■ Source passage
+++

[Info-vax] Anyone interested in another public access system

David J Dachtera djesys.no at spam.comcast.net
Wed Apr 8 20:47:29 EDT 2009


Bill Gunshannon wrote:
> 
> In article <00220d0f$0$15048$c3e8da3 at news.astraweb.com>,
>         JF Mezei <jfmezei.spamnot at vaxination.ca> writes:
> > yyyc186 wrote:
> >>  Let's look back to 9/11.  All
> >> of those companies running HP/UX, Windows, Linux and various Unix
> >> flavors in the Twin Towers.
> >
> >
> > Application availability trumps clustering capability. When the
> > application you need is discontinued from VMS, you have no choice but to
> >  move to another platform, even if its disaster recovery capabilities
> > are inferior but still acceptable.
> 
> And, as I have said in the past, all of this assumes someone actually
> wants these features.  Likeit or not, the majority of systems owners
> don't. 

...or do, but don't know it. "Marketing", remember? (VMS may have
forgotten, but no one else has.)

+++

■ Source material
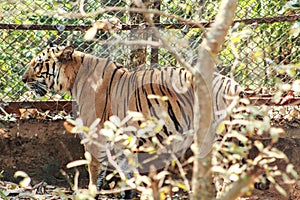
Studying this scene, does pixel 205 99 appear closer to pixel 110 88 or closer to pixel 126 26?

+++

■ Tasks and exercises
1. Transcribe the stretch of the mailing-list post from "David J Dachtera" through "the Twin Towers.".
2. Answer these questions from the mailing-list post:
(a) What day and date does the header give for the post?
(b) According to JF Mezei, what trumps clustering capability?
(c) Which word does David J Dachtera put in quotation marks?
3. Resume the mailing-list post about VMS after its final sentence.
The listing has no connection to the mailing-list post.

■ Results of the exercise
1.
David J Dachtera djesys.no at spam.comcast.net
Wed Apr 8 20:47:29 EDT 2009


Bill Gunshannon wrote:
> 
> In article <00220d0f$0$15048$c3e8da3 at news.astraweb.com>,
>         JF Mezei <jfmezei.spamnot at vaxination.ca> writes:
> > yyyc186 wrote:
> >>  Let's look back to 9/11.  All
> >> of those companies running HP/UX, Windows, Linux and various Unix
> >> flavors in the Twin Towers.

2.
(a) Wednesday, April 8, 2009
(b) Application availability
(c) Marketing

3.
> I have personally looked into things like long-distance disk
> mirroring and it is really trivial to add to Unix.  Most of the needed
> code is already there.  But, guess what, I have yet to find anyone who
> actually sees enough value in it to ask for it. 

Like as not, they only need to be shown the way. Did you know you needed
a newsgroup interface before c.o.v. enetered your life?

> There may actually be
> people doing it but because the interest is so low it doesn't even make
> it onto the radar.  VMS has a lot of really nice features.  Unfortunately,
> some of them come with real and costly overhead and the number of people
> who are willing to accept that overhead is just too small.  People who
> don't need the feature are unwilling to accept the overhead.

Trouble is, of course, most of that cost is artificial. It exists
because bean-counters and other suits say it does. In reality, it
doesn't - as has been proven by the open source software movement.

D.J.D.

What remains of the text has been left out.